The Hain Celestial Group Net Sales up 24%
The Company reported net sales of $230.9 million, a 24% increase compared with $186.2 million in the prior year second quarter. GAAP net income for the second quarter was $14.8 million, a 20% increase over the prior year's $12.3 million.
02/02/07 The Hain Celestial Group, Inc. a leading natural and organic food and personal care products company, reported results for the second quarter ended December 31, 2006. The Company reported net sales of $230.9 million, a 24% increase compared with $186.2 million in the prior year second quarter. GAAP net income for the second quarter was $14.8 million, or $0.36 per diluted share, a 20% increase over the prior year's $12.3 million, or $0.32 per diluted share. Adjusted earnings for the quarter totaled $0.38 per share on adjusted net income of $15.6 million.
The Company successfully completed the previously announced start-up phase of the new production lines at its West Chester Frozen Foods Facility, and incurred the final start-up costs, consistent with its previous estimate of $0.6 million pre-tax, or $0.01 per share. The Company also incurred a non-cash mark-to-market charge of $0.7 million pre-tax, or $0.01 per share, to reflect its contractual obligation for ungranted stock options at fair value in accordance with SFAS No. 123R. These options remain ungranted and therefore remain subject to mark-to-market adjustments as was first reported by the Company with its fiscal year 2006 results.

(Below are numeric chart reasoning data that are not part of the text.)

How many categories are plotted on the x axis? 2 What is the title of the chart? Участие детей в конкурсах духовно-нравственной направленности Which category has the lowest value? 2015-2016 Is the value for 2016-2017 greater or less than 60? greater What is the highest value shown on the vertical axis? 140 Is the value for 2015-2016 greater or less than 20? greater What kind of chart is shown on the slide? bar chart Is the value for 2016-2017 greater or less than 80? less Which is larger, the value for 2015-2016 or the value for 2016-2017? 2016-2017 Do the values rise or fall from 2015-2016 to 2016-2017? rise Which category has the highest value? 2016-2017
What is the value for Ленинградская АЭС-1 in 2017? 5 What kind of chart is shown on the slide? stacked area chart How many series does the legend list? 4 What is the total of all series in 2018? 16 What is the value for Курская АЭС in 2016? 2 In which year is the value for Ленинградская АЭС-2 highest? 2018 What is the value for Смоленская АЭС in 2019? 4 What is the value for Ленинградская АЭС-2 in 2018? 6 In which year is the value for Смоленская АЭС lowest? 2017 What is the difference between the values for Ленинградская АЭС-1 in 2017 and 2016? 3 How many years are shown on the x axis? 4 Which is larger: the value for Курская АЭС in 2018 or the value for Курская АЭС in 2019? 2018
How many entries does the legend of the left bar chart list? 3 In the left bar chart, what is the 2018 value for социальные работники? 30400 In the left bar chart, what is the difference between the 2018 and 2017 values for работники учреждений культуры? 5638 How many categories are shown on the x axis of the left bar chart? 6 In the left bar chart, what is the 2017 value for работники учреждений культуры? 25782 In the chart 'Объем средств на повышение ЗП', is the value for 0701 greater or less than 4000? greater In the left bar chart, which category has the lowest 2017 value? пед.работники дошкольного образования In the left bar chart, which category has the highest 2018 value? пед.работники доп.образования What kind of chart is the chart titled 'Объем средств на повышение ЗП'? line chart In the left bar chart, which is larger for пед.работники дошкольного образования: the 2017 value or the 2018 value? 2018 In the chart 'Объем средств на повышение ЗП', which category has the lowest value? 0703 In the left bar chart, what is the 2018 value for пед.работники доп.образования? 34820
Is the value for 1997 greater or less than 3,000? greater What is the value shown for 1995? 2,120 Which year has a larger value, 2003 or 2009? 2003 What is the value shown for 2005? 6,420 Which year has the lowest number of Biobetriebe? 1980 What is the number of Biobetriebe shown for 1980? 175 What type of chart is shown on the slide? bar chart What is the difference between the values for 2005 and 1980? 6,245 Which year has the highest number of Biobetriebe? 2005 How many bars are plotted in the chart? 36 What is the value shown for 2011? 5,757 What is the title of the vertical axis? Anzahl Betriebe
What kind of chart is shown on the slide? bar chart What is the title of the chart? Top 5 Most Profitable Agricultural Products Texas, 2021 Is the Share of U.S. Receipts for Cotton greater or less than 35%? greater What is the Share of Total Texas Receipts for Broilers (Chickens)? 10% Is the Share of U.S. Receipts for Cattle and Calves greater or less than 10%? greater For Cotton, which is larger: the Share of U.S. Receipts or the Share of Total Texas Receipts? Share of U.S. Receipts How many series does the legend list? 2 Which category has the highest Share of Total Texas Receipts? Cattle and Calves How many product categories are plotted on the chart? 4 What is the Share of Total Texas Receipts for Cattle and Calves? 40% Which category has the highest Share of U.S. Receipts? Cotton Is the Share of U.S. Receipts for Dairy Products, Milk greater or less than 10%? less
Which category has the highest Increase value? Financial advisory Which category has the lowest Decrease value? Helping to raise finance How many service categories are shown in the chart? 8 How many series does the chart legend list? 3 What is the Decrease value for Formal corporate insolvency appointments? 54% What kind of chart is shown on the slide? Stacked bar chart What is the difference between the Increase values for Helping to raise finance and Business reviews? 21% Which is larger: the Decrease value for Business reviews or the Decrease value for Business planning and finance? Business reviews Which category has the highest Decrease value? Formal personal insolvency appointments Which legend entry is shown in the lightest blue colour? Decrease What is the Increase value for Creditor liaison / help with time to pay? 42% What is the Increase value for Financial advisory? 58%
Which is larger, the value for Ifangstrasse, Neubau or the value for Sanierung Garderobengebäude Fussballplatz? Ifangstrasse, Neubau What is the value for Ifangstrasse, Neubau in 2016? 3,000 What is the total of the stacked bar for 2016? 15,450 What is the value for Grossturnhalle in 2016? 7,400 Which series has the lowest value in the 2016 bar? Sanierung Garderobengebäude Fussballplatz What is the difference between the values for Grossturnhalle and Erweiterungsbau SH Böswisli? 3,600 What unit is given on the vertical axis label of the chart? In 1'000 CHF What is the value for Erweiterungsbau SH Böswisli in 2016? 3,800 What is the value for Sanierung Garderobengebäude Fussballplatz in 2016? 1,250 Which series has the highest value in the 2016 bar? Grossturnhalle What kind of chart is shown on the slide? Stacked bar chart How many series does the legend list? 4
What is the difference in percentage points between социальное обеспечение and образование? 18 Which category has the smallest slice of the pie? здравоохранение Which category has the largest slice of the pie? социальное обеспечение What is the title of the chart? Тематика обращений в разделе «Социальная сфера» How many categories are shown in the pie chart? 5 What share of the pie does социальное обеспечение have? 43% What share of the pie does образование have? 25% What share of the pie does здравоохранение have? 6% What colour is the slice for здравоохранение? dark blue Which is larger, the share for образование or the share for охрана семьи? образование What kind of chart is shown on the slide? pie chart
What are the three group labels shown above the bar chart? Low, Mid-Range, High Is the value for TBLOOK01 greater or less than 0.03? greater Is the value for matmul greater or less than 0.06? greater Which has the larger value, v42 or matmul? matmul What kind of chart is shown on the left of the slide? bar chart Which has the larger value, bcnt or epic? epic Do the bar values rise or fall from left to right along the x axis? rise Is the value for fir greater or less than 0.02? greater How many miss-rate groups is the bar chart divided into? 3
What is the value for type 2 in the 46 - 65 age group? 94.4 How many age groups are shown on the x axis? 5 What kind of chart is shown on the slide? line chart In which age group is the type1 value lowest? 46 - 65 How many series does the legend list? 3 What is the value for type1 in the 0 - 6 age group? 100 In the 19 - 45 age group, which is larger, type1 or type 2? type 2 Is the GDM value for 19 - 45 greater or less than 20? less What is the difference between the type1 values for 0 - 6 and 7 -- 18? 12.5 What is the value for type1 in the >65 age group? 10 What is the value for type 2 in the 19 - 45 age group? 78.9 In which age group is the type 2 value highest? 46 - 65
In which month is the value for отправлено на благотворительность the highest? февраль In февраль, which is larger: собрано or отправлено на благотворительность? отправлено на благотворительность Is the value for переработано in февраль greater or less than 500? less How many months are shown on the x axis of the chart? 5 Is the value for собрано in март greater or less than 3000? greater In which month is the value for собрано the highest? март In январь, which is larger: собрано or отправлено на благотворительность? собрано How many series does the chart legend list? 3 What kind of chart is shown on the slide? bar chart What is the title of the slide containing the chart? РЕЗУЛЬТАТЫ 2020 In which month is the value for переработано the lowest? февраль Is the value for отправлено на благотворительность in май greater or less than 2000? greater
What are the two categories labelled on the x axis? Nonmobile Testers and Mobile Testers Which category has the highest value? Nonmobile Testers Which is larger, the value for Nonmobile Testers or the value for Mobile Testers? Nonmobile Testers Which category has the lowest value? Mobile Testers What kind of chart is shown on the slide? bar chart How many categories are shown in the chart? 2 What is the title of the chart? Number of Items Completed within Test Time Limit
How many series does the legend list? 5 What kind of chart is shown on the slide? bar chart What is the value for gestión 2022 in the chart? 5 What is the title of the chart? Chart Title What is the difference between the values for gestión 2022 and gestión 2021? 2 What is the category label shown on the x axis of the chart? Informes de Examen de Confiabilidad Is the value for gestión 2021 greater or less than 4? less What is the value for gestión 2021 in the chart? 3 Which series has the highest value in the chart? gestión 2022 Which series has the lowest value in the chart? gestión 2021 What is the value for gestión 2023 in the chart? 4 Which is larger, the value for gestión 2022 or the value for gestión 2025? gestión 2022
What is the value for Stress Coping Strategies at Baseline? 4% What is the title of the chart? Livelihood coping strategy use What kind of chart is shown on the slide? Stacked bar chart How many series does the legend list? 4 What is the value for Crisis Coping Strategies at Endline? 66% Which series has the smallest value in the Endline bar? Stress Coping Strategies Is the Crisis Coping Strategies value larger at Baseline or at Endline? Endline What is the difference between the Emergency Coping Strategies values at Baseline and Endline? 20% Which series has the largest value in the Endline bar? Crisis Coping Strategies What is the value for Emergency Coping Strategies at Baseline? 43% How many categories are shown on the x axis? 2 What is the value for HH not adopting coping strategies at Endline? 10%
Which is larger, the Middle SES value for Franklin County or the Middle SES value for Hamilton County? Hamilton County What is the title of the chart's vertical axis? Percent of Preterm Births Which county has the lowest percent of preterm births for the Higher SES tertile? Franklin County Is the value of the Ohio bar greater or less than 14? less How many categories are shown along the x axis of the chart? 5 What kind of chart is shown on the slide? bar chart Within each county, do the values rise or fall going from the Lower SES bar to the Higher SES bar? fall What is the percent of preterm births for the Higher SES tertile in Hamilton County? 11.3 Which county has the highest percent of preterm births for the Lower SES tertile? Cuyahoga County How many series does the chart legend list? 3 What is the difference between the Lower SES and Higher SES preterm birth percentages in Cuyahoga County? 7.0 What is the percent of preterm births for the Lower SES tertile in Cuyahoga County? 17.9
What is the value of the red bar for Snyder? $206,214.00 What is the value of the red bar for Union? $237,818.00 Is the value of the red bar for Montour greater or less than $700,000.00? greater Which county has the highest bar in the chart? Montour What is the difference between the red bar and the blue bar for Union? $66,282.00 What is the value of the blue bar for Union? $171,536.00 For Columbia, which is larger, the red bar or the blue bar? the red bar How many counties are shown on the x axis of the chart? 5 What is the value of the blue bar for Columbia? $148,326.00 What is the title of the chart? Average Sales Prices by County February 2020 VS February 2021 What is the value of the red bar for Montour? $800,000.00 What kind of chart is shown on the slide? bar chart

The Company reported gross margin of 30.6% in the second quarter, compared to 31.2% in the prior year's second quarter. In order to compare gross margin performance against the prior year's comparable quarter, the Company reported that adjusted gross margin for the current quarter was 31.9% when excluding the final start-up costs at its West Chester Frozen Foods Facility and the Company's lower margin business in the UK. The 70 basis points margin improvement was achieved despite increasing input costs and the challenging selling conditions of the unusually warm weather throughout the quarter impacting the Company's Celestial Seasonings tea brand.
Selling, general and administrative expense for the second quarter was 19.4% of sales in the current year quarter compared to 19.9% in the prior year. Adjusted for the SFAS No. 123R charges for ungranted stock options, selling, general and administrative expense was 19.1% in the current year versus 19.6% in the prior year quarter. The Company continues to benefit from its increased scale and disciplined strategy for building effective marketing programs.
Interest expense in the second quarter was $2.3 million versus $1.3 million in the prior year quarter and interest income was $0.9 million this year versus $0.2 million last year. The higher level of interest expense was attributable to the $150 million of 10-year 5.98% Senior Notes issued in May 2006, which was in part offset by interest earned on excess cash balances.
The Company's effective tax rate for the quarter was 38.6% versus 37.9% in the prior year quarter.
Average diluted shares outstanding in the quarter were 41.2 million, an increase of 2.8 million shares, or 7%, over the second quarter of the prior year, and 1.2 million shares, or 3%, higher than in the immediately preceding first quarter of fiscal 2007. The increase resulted from additional shares issued for the exercise of employee stock options and higher equivalent shares included in the earnings per diluted share calculation resulting from the Company's higher share price. In announcing full year guidance in September 2006, the Company had anticipated an average diluted share count of 40.5 million for the full fiscal 2007 year.
The Company's balance sheet remains strong with $214.5 million in working capital and a current ratio of 2.9 at December 31, 2006. Debt as a percentage of equity was 23.3% with equity at $651.9 million. The number of days in the Company's cash conversion cycle was 67 compared to 71 days in the prior year period. Operating free cash flow was $61.0 million for the trailing twelve months ended December 31, 2006 versus $23.5 million in the comparable period of the prior year.